HSK test began to be designed by Beijing Language Institute at Beijing Language and Culture University (BLCU). In March 2010, the new HSK test was introduced. The new HSK test was launched by Center for Language Education and Cooperation (CLEC) in an effort to better serve Chinese language learners. The test is the result of coordinated efforts by experts from different disciplines including Chinese language teaching, linguistics, psychology and educational measurement.
The new HSK test combines the advantages of the original HSK while taking into consideration recent trends in Chinese language training by conducting surveys and making use of the latest findings in international language testing. The new HSK test has a new test structure and style of language tested. When the old HSK test structure was often criticized for testing the formal and impractical language, the new HSK test format is designed to test usage of more daily and practical language. Both old and new HSK test had held for a while, but now test takers can only take the new HSK test.

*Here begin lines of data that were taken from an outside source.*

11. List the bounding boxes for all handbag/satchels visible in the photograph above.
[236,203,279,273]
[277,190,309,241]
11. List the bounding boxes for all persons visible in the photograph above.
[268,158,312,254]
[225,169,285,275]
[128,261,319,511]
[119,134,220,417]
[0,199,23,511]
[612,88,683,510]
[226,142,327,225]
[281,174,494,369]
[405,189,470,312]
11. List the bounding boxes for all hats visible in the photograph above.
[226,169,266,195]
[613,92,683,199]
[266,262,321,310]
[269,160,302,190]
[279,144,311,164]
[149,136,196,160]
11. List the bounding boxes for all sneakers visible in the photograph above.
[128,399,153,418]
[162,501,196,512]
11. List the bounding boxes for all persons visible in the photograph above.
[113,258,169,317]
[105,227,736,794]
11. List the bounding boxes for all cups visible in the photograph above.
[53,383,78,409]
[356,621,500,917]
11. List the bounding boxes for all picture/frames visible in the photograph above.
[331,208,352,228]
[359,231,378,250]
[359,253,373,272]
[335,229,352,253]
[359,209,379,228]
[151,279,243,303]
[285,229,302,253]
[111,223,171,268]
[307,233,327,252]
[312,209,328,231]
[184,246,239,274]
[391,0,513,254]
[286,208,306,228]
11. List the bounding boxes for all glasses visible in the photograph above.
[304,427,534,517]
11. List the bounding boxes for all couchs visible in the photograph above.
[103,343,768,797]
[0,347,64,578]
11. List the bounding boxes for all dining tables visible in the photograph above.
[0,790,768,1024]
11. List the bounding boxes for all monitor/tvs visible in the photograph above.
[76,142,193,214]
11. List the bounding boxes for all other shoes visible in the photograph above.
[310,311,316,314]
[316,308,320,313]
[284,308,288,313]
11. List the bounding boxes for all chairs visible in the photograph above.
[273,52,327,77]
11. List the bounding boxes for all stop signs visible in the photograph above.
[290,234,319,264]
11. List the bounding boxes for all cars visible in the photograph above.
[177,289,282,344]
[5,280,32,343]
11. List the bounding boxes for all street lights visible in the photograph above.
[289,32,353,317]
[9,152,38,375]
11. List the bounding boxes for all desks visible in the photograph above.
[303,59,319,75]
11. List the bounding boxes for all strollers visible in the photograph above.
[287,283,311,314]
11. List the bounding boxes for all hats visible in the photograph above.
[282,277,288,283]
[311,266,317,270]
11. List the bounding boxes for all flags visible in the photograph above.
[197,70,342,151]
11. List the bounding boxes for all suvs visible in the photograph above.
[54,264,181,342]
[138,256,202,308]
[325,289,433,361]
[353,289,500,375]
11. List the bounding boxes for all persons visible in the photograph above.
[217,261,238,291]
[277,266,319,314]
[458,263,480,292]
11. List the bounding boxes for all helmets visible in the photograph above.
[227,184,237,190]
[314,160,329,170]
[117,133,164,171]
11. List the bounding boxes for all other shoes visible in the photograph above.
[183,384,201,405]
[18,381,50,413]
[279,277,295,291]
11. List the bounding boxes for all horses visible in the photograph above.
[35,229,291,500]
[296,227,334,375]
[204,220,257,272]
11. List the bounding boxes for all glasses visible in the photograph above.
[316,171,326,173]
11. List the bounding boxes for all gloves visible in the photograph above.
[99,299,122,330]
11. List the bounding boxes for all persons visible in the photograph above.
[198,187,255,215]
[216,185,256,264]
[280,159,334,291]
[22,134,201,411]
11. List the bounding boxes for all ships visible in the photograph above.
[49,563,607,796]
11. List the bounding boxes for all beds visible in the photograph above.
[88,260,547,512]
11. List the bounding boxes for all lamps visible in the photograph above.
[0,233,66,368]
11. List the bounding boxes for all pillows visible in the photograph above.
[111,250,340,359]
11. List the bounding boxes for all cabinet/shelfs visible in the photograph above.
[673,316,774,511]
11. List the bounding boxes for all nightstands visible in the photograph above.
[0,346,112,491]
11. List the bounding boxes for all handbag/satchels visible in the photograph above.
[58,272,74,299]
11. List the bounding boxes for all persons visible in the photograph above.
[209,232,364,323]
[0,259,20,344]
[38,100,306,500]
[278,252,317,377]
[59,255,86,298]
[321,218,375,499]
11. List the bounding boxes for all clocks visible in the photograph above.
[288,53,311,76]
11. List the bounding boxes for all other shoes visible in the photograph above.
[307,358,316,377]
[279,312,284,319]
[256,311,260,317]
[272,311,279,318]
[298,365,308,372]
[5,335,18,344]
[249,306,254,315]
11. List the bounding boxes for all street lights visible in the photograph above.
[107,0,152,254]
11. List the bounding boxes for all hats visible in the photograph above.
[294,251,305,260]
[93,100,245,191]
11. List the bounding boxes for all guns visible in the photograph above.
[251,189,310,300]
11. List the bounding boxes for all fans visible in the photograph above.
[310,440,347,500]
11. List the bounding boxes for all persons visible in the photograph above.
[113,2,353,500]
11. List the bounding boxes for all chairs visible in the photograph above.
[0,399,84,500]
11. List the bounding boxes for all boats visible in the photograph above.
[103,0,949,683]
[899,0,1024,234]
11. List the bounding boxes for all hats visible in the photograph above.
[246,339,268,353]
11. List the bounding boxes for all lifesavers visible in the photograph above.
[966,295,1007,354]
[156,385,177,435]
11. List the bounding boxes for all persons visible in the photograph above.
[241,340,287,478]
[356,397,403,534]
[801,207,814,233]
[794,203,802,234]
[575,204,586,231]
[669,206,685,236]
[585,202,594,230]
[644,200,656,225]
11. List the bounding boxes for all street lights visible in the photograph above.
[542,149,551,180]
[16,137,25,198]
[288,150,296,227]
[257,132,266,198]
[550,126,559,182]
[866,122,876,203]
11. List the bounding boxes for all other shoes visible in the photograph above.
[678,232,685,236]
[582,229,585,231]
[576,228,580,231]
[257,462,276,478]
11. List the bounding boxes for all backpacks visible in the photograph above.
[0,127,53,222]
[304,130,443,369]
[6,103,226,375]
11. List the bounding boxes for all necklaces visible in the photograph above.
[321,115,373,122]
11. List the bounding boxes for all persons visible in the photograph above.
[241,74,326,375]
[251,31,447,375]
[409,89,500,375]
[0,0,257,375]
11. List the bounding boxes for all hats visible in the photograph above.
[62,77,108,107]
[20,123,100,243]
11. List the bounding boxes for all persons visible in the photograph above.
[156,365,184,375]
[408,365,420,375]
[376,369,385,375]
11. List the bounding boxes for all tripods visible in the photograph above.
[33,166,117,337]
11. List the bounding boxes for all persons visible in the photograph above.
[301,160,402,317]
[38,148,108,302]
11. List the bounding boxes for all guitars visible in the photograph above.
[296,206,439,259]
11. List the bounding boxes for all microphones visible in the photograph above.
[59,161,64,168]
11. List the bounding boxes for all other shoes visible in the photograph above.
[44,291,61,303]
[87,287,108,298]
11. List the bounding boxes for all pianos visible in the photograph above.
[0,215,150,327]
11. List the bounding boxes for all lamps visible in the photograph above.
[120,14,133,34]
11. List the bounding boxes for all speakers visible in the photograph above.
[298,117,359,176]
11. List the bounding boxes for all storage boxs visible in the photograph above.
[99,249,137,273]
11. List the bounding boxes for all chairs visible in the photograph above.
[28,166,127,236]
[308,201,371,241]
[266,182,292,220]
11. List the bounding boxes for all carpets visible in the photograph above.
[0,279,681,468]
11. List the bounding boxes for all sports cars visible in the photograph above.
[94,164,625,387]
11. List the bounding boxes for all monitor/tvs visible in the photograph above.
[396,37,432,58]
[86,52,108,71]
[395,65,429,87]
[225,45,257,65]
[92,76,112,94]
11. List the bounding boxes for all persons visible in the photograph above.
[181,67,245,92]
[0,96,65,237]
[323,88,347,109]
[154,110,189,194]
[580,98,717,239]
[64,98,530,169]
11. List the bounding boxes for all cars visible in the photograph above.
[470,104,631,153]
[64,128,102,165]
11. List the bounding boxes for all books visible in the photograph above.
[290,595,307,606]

The new HSK test consists of a writing test and a speaking test, which are independent of each other. There are six levels of writing tests, namely the HSK (level I), HSK (level II), HSK (level III), HSK (level IV), HSK (level V), and HSK (level VI). There are three levels of speaking tests, namely the HSK Speaking Test (beginner level), HSK Speaking Test (intermediate level), and HSK Speaking Test (advanced level). During the speaking test, test takers’ speeches will be recorded.